To assess the materials characterization after 3D printing and to determine their physical and chemical properties, molecular weights were characterized using two methods. First, gel permeation chromatography (GPC, Waters Corporation, Milford, MA, United States) using dichloromethane as a mobile phase and polystyrene standards was utilized to determine the weight average molecular weight (Mw), number average molecular weight (Mn), and polydispersity index (PDI), which is the ratio of Mw/Mn used to indicate the distribution of molecular weight within a sample. Dilute solution inherent viscosity (IV) was determined using a Cannon-Fenske U-viscometer at 20°C at a concentration of 0.1 mg/mL in chloroform. In cases of materials containing β-TCP, samples were first separated to remove ceramic particulate and isolate the polymer being analyzed.

Thermal profiles were evaluated by differential scanning calorimetry (DSC) using a Perkin Elmer Pyris DSC (Waltham, MA, United States). Samples of 4–10 mg were weighed and placed in hermetically sealed aluminum pans and heated from 20 to 240°C at a heating rate of 20°C/min. Thermograms were analyzed for glass transition temperature (Tg), peak melting temperature (Tm) and heat of fusion (ΔHf), all of which were calculated directly using the onboard software.

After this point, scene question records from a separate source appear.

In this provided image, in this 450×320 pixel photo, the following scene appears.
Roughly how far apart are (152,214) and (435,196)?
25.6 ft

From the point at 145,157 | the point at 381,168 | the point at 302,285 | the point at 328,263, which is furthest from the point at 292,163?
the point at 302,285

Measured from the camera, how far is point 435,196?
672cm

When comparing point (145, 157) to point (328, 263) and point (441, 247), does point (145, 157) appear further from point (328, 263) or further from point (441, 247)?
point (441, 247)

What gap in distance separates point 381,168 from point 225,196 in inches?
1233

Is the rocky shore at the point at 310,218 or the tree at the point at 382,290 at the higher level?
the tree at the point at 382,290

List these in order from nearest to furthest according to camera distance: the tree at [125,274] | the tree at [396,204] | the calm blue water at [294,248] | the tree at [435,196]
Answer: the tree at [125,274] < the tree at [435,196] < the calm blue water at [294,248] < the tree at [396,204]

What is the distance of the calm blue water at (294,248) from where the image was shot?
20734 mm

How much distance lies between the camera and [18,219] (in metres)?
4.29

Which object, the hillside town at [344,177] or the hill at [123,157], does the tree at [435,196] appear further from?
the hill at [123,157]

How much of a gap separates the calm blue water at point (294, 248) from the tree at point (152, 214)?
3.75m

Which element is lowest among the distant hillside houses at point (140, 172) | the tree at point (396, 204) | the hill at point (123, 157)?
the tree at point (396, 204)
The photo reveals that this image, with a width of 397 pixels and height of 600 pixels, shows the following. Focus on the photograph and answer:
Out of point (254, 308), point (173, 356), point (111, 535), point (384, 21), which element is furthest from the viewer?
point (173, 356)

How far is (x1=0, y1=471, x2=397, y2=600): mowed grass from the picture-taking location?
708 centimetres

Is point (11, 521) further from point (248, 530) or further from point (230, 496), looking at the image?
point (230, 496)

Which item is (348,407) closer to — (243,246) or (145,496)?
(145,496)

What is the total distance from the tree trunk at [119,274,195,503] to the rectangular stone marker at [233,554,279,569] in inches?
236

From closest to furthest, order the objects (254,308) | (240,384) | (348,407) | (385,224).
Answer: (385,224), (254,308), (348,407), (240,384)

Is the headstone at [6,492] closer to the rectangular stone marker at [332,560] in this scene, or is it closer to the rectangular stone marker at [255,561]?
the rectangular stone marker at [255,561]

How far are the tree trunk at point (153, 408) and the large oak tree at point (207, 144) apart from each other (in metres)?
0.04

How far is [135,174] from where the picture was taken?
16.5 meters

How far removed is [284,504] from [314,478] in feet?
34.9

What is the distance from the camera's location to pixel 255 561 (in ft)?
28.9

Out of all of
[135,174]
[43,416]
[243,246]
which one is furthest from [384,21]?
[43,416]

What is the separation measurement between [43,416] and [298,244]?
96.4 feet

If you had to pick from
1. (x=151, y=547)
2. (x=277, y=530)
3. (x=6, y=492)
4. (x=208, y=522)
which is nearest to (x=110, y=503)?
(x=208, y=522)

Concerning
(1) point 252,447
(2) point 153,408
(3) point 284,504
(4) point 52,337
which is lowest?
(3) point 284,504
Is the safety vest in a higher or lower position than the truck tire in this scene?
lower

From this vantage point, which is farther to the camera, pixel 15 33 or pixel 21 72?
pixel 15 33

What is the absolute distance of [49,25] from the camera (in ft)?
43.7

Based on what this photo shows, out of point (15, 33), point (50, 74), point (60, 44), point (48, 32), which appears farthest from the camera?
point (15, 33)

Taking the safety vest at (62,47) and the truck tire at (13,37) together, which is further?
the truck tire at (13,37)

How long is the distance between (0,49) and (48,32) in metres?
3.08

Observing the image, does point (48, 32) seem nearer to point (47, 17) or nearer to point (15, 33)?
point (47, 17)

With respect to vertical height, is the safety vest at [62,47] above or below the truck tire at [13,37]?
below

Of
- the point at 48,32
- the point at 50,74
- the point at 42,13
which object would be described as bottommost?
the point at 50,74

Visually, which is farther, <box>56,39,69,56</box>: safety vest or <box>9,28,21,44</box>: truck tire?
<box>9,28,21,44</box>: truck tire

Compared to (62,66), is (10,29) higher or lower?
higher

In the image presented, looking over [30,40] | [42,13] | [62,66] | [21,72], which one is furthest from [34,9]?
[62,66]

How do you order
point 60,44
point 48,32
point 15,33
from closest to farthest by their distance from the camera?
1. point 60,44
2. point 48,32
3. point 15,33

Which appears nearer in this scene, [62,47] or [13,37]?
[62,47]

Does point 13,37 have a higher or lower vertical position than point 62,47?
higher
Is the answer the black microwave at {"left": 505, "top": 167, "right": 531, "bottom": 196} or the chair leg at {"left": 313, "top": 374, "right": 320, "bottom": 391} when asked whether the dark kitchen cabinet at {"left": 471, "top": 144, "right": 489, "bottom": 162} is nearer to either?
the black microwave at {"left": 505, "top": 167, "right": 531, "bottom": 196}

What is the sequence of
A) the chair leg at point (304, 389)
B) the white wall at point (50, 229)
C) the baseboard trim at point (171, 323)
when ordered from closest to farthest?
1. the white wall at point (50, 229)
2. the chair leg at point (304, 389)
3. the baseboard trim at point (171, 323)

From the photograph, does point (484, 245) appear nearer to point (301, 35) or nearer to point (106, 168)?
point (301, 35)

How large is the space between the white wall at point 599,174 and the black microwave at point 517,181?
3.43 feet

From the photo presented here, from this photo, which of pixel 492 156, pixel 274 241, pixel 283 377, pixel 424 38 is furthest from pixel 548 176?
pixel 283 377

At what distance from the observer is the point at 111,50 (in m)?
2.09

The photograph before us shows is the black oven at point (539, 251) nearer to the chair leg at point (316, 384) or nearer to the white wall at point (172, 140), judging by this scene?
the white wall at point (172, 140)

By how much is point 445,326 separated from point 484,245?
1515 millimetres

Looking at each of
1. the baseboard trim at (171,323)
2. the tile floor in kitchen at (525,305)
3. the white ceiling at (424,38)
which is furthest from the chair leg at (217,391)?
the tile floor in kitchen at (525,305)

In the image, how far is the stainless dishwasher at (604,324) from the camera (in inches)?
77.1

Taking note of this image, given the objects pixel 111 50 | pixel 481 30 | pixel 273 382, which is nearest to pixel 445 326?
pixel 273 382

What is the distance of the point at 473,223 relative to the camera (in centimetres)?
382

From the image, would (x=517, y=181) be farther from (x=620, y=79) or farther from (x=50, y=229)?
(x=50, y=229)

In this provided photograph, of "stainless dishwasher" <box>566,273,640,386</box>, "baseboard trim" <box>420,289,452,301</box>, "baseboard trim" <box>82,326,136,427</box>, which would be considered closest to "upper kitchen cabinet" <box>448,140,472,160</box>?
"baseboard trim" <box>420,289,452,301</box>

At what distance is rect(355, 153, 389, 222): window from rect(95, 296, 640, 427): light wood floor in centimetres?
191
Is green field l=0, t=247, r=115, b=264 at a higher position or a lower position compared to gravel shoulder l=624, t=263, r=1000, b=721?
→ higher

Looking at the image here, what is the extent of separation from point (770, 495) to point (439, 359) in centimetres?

Gas chromatography was performed on a Claris 580 system (Perkin Elmer, Waltham, MA, United States) equipped with a flame ionization detector, using helium as the carrier gas, and used to quantify the level of residual monomer using a direct injection technique. Samples were first dissolved in hexafluoro-2-propanol (HFIP) solvent and directly injected into the column. Individual peaks were matched with retention times and calibration curves of matching monomer standards (lactide, caprolactone, and TMC) to determine individual and sum total monomer residuals in the dissolved sample. In cases of materials containing β-TCP, samples were first separated to remove ceramic particulate and isolate the polymer being analyzed.